Xi^{2} Sagittarii

Observation data Epoch J2000.0 Equinox J2000.0 (ICRS)
- Constellation: Sagittarius
- Right ascension: 18^{h} 57^{m} 43.80^{s}
- Declination: −21° 06′ 24.0″
- Apparent magnitude (V): +3.51

Characteristics
- Spectral type: G8/K0 II/III
- U−B color index: +1.13
- B−V color index: +1.18

Astrometry
- Radial velocity (R_{v}): −20.10 km/s
- Proper motion (μ): RA: 33.52 mas/yr Dec.: -13.552 mas/yr
- Parallax (π): 8.4092±0.1972 mas
- Distance: 388 ± 9 ly (119 ± 3 pc)
- Absolute magnitude (M_{V}): −1.72

Details
- Mass: 3.627±0.143 M_{☉}
- Radius: 26.747±1.97 R_{☉}
- Luminosity: 676 L_{☉}
- Surface gravity (log g): 2.39±0.19 cgs
- Temperature: 4,682±75 K
- Metallicity [Fe/H]: 0±0.5 dex
- Age: 253±33 Myr
- Other designations: Jian, ξ^{2} Sgr, 37 Sgr, BD−21°5201, FK5 710, HD 175775, HIP 93085, HR 7150, SAO 187504

Database references
- SIMBAD: data

= Xi2 Sagittarii =

Star in the constellation Sagittarius

Xi^{2} Sagittarii, also named Jian, is a star in the zodiac constellation of Sagittarius. Data collected during the Hipparcos mission suggests it is an astrometric binary, although nothing is known about the companion. It is visible to the naked eye with a combined apparent visual magnitude of +3.51. Based upon an annual parallax shift of 8.4 mas as seen from Earth, this system is located around 390 light years from the Sun.
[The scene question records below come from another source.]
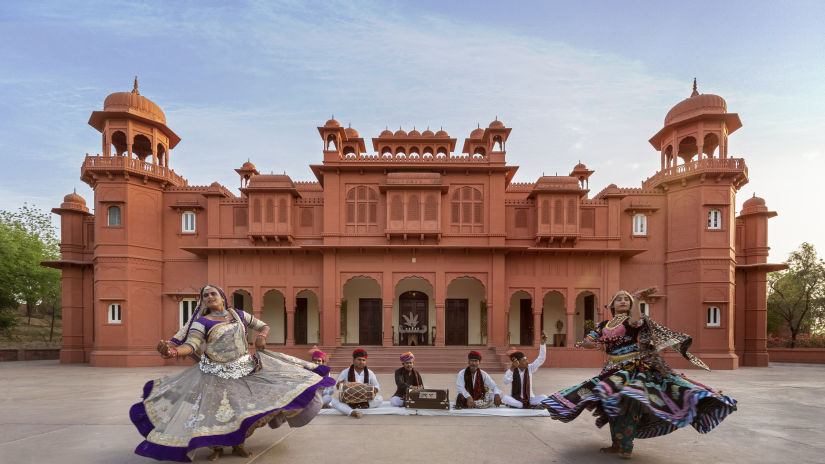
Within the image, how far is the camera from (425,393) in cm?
862

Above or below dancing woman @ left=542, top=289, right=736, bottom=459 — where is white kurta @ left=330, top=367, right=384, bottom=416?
below

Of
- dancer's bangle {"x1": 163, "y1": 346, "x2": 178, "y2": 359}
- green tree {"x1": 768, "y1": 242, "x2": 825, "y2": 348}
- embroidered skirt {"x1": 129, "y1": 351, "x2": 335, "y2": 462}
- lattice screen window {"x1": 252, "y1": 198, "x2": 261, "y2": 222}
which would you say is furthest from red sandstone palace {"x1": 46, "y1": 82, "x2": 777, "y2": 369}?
dancer's bangle {"x1": 163, "y1": 346, "x2": 178, "y2": 359}

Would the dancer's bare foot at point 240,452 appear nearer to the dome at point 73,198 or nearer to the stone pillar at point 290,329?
the stone pillar at point 290,329

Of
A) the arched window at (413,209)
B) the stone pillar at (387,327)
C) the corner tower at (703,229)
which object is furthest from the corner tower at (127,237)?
the corner tower at (703,229)

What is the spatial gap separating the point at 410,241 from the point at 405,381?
11081 millimetres

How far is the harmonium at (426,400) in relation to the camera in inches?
336

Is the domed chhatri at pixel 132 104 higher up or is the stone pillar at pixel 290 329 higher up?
the domed chhatri at pixel 132 104

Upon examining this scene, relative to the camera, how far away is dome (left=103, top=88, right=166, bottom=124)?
20.1 metres

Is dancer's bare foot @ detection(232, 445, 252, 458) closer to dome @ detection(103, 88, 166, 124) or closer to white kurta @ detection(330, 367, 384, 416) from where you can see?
white kurta @ detection(330, 367, 384, 416)

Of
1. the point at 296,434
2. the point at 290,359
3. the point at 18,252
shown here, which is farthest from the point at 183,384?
the point at 18,252

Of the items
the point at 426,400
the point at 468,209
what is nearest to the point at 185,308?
the point at 468,209

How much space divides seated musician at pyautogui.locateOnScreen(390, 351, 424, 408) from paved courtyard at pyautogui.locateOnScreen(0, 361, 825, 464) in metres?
0.85

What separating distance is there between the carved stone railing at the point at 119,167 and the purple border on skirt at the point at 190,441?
17.5 meters

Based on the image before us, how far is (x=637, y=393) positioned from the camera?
531 centimetres
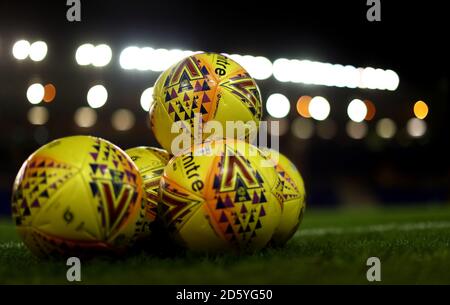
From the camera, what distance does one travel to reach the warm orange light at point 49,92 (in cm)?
2442

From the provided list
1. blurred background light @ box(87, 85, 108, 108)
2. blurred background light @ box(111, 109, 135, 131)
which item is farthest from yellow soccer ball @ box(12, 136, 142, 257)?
blurred background light @ box(111, 109, 135, 131)

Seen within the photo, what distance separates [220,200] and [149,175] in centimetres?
89

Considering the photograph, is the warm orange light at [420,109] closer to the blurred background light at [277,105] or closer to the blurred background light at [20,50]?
the blurred background light at [277,105]

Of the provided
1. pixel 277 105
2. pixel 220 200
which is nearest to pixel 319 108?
pixel 277 105

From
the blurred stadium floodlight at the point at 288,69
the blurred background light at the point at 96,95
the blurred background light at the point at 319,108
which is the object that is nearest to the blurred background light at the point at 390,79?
the blurred stadium floodlight at the point at 288,69

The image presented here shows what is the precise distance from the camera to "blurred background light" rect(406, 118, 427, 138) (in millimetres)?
35938

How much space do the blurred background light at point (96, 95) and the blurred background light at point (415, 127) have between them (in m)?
20.7

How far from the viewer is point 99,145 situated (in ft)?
13.1

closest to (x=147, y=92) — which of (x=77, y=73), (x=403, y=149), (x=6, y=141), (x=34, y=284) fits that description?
(x=77, y=73)

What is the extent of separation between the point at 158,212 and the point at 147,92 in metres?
18.7

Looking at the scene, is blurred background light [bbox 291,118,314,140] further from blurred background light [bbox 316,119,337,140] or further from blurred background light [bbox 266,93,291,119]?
blurred background light [bbox 266,93,291,119]

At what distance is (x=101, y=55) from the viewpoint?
1997 cm

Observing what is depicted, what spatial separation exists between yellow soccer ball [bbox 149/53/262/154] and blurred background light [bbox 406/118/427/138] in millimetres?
33044
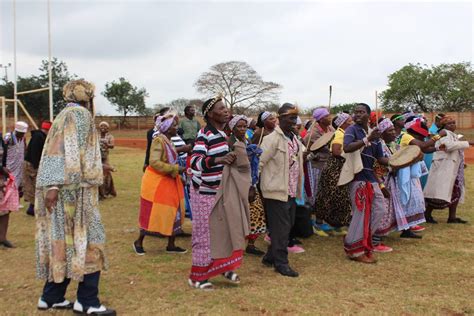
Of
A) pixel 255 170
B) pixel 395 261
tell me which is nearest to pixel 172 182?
pixel 255 170

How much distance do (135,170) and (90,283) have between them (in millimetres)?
13521

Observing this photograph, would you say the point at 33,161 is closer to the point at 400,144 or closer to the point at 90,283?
the point at 90,283

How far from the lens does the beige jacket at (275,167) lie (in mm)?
5020

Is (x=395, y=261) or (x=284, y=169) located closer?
(x=284, y=169)

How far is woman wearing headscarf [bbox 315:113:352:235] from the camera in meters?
6.60

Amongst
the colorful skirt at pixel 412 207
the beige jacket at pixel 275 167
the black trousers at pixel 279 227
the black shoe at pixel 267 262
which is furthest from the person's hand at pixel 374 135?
the black shoe at pixel 267 262

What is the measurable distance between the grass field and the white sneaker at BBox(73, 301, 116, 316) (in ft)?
0.47

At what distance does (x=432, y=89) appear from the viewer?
112 feet

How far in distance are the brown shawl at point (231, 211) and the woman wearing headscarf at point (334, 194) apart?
2.41m

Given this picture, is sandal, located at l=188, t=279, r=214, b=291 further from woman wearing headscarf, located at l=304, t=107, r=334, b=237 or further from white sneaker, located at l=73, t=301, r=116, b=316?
woman wearing headscarf, located at l=304, t=107, r=334, b=237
The spectrum of Xi^{2} Sagittarii yields a mixed stellar classification of G8/K0 II/III, showing traits of a G- or K-type giant or bright giant star. It has an estimated 3.6 times the mass of the Sun and about 27 times the Sun's radius. At an age of around 380 million years, it is radiating 676 times the Sun's luminosity from its photosphere at an effective temperature of 4,541 K.

==Nomenclature==
Xi^{2} Sagittarii, Latinized from ξ^{2} Sagittarii, is the star's Bayer designation.

In Chinese astronomy, 建 (Jiàn), meaning Establishment, refers to an asterism consisting of ξ^{2} Sagittarii, ο Sagittarii, π Sagittarii, 43 Sagittarii, ρ^{1} Sagittarii, and υ Sagittarii. Consequently, ξ^{2} Sagittarii itself is known as 建一 (Jiàn yī, the First Star of Establishment.) The IAU Working Group on Star Names adopted the name Jian for this star on 13 August 2026, after this Chinese constellation.